• How to complete this task:
As an exercise, transcribe the data below in full and exactly, omitting pictures.

Stored data:
++++++++++

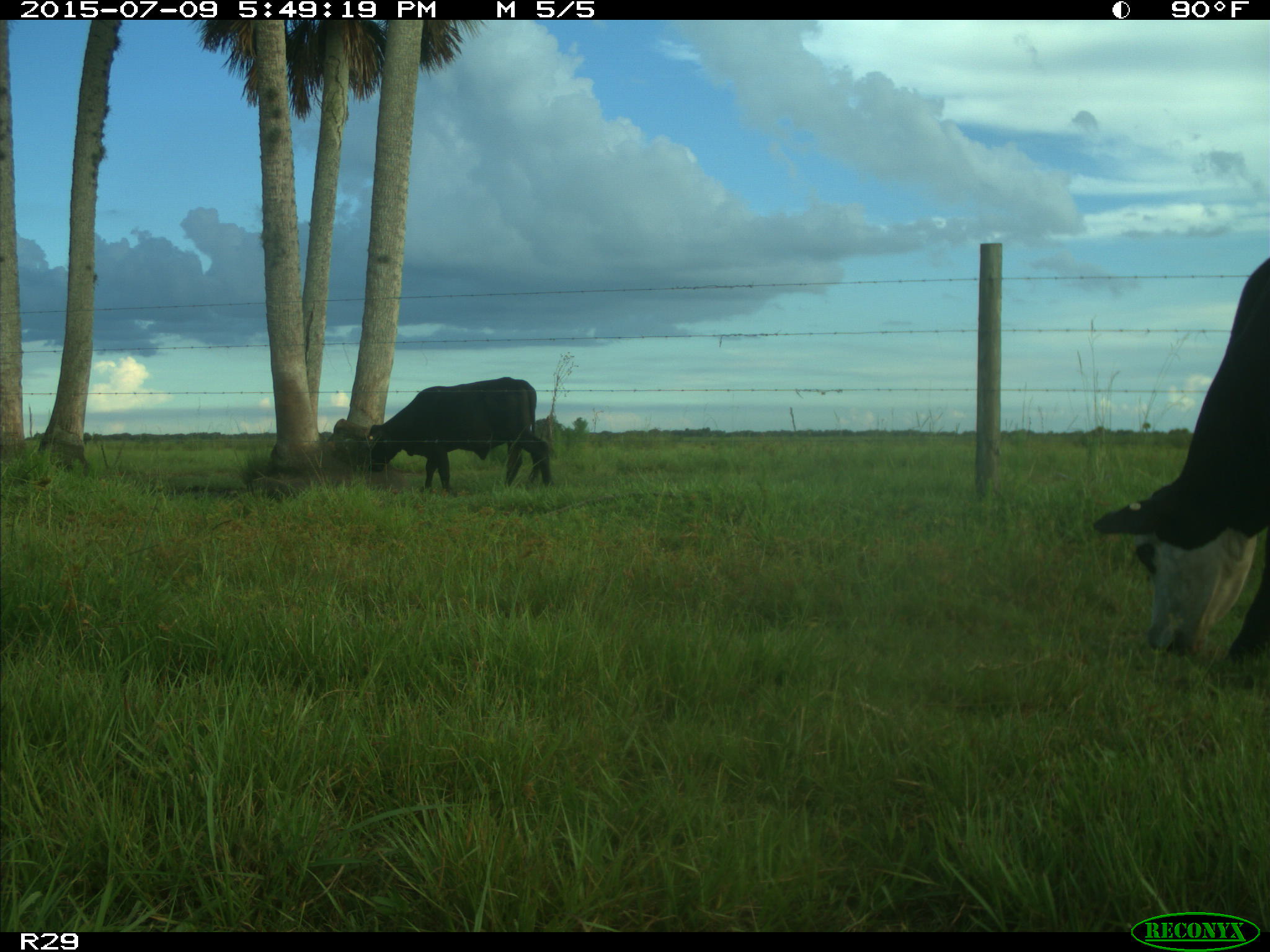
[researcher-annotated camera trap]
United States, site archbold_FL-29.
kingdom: Animalia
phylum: Chordata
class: Mammalia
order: Artiodactyla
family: Bovidae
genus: Bos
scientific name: Bos taurus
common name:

++++++++++

• Task result:
[researcher-annotated camera trap]
United States, site archbold_FL-29.
kingdom: Animalia
phylum: Chordata
class: Mammalia
order: Artiodactyla
family: Bovidae
genus: Bos
scientific name: Bos taurus
common name:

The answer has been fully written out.